I have in so many ways craved freedom while growing up with my grandma. I lived with her for years before I finally had the opportunity to step out of the home to live on my own without her over-protectiveness. The feeling was as if I can breathe well again 🤩
Those days before I left home, I had listened to my friends in high school then, discuss about attending birthday parties and other fun engagements and I will always feel bad. I had some thought of changing my parents 🤦, at least let me have this 1% of freedom of attending social activities. Some discussions I hear from my friends sometimes made me believe that I was in the total darkness of happenings around me. It was all about school, church, home, and nothing more. I had zero social life because my grandma will always monitor my movement. If I return from school 10 minutes late, I must answer a query that night. I envied my friends and wished for me to exchange with their parents so I can be allowed for some stuff, unlike my parents who would cage me in the name of nurturing a decent girl child. Even when I was given a phone while waiting for my admission, grandma will always monitor to be sure that no guy call me on the phone🤩 and if she hear a guy's voice, she would seize the phone for one week and then give me a sermon before releasing the phone. It was just too much that I couldn't get the freedom I craved for while growing up.

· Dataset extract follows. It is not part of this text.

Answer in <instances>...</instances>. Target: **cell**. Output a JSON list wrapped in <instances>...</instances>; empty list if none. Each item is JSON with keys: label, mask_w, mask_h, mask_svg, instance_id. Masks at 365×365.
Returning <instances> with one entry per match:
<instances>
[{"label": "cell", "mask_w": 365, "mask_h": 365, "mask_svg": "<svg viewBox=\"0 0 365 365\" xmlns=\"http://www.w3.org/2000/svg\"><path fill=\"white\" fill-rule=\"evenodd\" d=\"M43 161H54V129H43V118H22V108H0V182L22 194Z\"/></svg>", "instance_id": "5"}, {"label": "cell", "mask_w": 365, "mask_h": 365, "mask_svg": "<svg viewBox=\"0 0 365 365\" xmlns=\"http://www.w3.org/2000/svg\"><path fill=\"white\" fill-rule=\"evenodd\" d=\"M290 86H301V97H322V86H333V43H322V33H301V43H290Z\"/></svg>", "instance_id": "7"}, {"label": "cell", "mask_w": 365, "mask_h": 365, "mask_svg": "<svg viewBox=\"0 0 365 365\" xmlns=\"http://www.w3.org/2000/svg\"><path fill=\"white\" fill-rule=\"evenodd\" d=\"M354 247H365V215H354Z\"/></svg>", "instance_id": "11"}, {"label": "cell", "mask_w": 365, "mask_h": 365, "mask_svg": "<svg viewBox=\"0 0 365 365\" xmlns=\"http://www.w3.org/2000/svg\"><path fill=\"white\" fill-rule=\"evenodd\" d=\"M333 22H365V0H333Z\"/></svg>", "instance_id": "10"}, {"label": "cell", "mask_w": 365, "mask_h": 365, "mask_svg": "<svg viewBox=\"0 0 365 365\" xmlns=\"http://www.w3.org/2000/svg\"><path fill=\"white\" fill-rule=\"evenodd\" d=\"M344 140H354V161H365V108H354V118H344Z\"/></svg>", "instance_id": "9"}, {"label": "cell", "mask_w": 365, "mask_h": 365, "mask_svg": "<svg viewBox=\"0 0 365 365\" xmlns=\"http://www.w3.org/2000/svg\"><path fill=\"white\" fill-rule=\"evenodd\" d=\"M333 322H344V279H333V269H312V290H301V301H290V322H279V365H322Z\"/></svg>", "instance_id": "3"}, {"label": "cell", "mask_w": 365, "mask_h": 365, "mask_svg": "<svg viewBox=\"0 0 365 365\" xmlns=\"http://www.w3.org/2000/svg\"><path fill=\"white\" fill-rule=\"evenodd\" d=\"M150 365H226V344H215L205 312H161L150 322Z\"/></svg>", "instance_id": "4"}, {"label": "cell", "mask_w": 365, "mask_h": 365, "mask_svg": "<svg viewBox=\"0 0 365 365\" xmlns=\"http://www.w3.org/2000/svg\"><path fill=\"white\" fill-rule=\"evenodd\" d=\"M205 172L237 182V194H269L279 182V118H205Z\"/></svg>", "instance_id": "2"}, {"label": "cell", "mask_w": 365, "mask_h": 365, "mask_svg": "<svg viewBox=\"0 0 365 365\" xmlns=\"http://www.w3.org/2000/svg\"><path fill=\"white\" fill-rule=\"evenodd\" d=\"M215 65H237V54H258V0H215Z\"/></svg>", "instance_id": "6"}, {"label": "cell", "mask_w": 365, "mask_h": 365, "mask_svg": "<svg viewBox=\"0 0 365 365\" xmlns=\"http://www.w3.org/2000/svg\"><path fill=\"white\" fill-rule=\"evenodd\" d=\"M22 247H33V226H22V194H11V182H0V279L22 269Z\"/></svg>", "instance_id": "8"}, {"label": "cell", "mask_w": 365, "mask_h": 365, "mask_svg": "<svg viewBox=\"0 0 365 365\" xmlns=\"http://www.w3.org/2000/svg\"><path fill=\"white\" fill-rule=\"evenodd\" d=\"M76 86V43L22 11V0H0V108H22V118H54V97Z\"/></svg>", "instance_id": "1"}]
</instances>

I know my parents meant well for me, the love, care, and guidance were much but I needed that little freedom at least to take some responsibilities. So finally the long-awaited admission came and that was my first time staying away from home. Trust me, I left home so excited without any single plan of coming home for weekends until the end of a session even when the university was just a 2hour distance 🤩 from home.
On getting to the university, it was not an easy peasy stuff to be alone and take care of myself as I envisioned but then, I was on the quest for freedom and so I found my way ...lolz. My first freedom started with my amiable roommates in the school hostel. Even though I wasn't alone in the room but non of my roommates have the authority to control me like my grandma instead we mingled and shared ideas while exploring our new environment. I got exposed to so many things that I needed to grow in life through my friends.
My first social engagement started back then in the university, even though I had my freedom without any monitoring, I was so conscious of the way I lived my life. The little time I was tempted to go astray 🤦, it was as if the shadow of my grandma was right before me 🤩🤩 her continual words of advice clouded my mind and I retraced my steps immediately.
In conclusion, stepping out of my home thought me to take responsibility and I couldn't avoid it in so many instances which include my decision-making, independence - making little money through ideas gotten from friends, and so on. Also, I was able to socialize with the opposite sex and get to know my now husband better before I said yes. For the rest stories, you know it 🤩🤩🤗
This is my entry to the #hivelearners community contest week 21 edition 3 topic titled Away from Home.